1989 yılı Ekim ayında, Güneş Sistemi’nin en büyük gezegeni Jüpiter’i incelemek amacı ile Galileo sondası uzaya fırlatılmış, 14 yıllık görev süresinin ardından 21 Eylül 2003’te Jüpiter’e düşürülerek bizlere veda eden bu araç, çok sayıda keşfe imza atmıştı.

Jüpiter gezegeni ve uyduları ile ilgili çok önemli keşiflere imza atmış olan bu sonda, Jüpiter’e ulaşana dek rotası gereği bir kez Venüs’ün ve iki kez de Dünya’nın kuvvetli kütle çekim etkisinden hız alarak uzun yolculuğuna başlamış oldu.

Yolculuğu sırasında Mars ve Jüpiter arasında yer alan Asteroit Kuşağı‘nın da içerisinden geçen Galileo sondası, bu sırada Gaspra ve 243 Ida isimli asteroitlere da yakın ziyaretler gerçekleştirdi. Bu durum, uzaya gönderilen uzay sondaları için de bir ilki oluşturuyordu.

En üstte gördüğünüz fotoğraf, Galileo sondası tarafından 28 Ağustos 1993 tarihinde çekildi. Yaklaşık 10.500 km’lik bir uzaklıktan çekilen bu fotoğrafta, 243 Ida asteroitinin yüzey şekilleri ve üzerinde yer alan krater oluşumları açıkça görülebilir bir durumdadır.

243 Ida’nın Galileo uzay aracı tarafından alınmış olan detaylı görünümü.

# # # # #

▶ **Görev Listesi**:
1. Galileo sondası metninin "Yolculuğu sırasında Mars" ifadesinden "görülebilir bir durumdadır." ifadesine kadar olan bölümünü harfi harfine yeniden yazın.
2. Galileo sondası metnine göre aşağıdaki soruları yanıtlayın:
(a) Sonda hangi yılın hangi ayında fırlatıldı?
(b) Sonda, Jüpiter'e ulaşana dek Dünya'nın kütle çekiminden kaç kez hız aldı?
(c) 243 Ida fotoğrafı yaklaşık ne kadar uzaklıktan çekildi?
3. Galileo sondası metnini son cümlesinden sonra devam ettirin.
Materyal hiçbir görevde kullanılmaz.

▶ **Sağlanan Materyal**:
# # # # #

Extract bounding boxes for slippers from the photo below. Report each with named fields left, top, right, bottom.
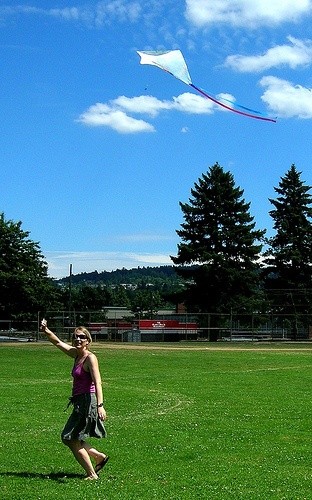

# # # # #

▶ **Yanıt Listesi**:
1.
Yolculuğu sırasında Mars ve Jüpiter arasında yer alan Asteroit Kuşağı‘nın da içerisinden geçen Galileo sondası, bu sırada Gaspra ve 243 Ida isimli asteroitlere da yakın ziyaretler gerçekleştirdi. Bu durum, uzaya gönderilen uzay sondaları için de bir ilki oluşturuyordu.

En üstte gördüğünüz fotoğraf, Galileo sondası tarafından 28 Ağustos 1993 tarihinde çekildi. Yaklaşık 10.500 km’lik bir uzaklıktan çekilen bu fotoğrafta, 243 Ida asteroitinin yüzey şekilleri ve üzerinde yer alan krater oluşumları açıkça görülebilir bir durumdadır.

2.
(a) 1989 yılının Ekim ayında.
(b) İki kez.
(c) Yaklaşık 10.500 km uzaklıktan.

3.
İlk olarak 29 Eylül 1884 yılında Avusturyalı astronom Johann Palisa tarafından keşfedilen Ida, 58×23 km boyutlara sahip, Asteroit Kuşağı’nın iç kısmında yer alan tipik bir S- Tipi asteroittir. S-Tipi asteroitler, yapıları gereği ağırlıklı olarak Silikat (taş/kaya) malzemeden oluşmuş asteroitlerdir. S-Tipi denmesinin sebebi de budur aslında yani Silikatın baş harfiyle adlandırılırlar.

Ida asteroiti, ortalama 429 milyon km uzaklıkta yer aldığı Güneş çevresindeki bir turunu 4,84 yılda tamamlamaktadır ve kendi ekseni etrafındaki bir tur dönüşü da yaklaşık 4,63 saattir.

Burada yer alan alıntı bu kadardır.